What to work on >>
Records follow. Select each line holding "this".

════

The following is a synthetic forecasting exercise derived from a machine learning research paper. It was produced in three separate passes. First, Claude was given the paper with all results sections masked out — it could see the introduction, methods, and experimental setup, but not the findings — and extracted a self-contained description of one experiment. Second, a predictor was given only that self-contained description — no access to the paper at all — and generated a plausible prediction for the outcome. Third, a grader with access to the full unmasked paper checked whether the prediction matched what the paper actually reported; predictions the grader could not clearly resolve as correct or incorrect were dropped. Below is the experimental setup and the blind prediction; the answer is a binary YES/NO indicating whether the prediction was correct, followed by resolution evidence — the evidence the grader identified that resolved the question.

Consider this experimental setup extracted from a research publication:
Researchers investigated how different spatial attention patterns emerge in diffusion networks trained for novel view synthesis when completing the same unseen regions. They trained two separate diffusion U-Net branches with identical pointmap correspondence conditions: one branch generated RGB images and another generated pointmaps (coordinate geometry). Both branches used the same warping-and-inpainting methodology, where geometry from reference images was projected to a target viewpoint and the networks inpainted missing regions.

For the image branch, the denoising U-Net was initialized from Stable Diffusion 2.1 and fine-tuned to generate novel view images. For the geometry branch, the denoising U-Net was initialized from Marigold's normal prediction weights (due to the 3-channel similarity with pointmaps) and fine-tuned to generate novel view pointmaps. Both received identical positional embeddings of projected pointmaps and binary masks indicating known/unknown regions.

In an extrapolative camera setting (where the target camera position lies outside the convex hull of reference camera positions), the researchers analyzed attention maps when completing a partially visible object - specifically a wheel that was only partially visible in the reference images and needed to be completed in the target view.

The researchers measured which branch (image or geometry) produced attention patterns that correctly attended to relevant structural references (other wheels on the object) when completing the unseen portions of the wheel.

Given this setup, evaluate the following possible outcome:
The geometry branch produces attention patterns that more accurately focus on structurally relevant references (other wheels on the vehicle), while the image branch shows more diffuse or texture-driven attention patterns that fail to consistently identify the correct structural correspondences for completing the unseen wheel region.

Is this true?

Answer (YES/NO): YES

════

Solution to the problem >>
Consider this experimental setup extracted from a research publication:
Given this setup, evaluate the following possible outcome:
Is this true?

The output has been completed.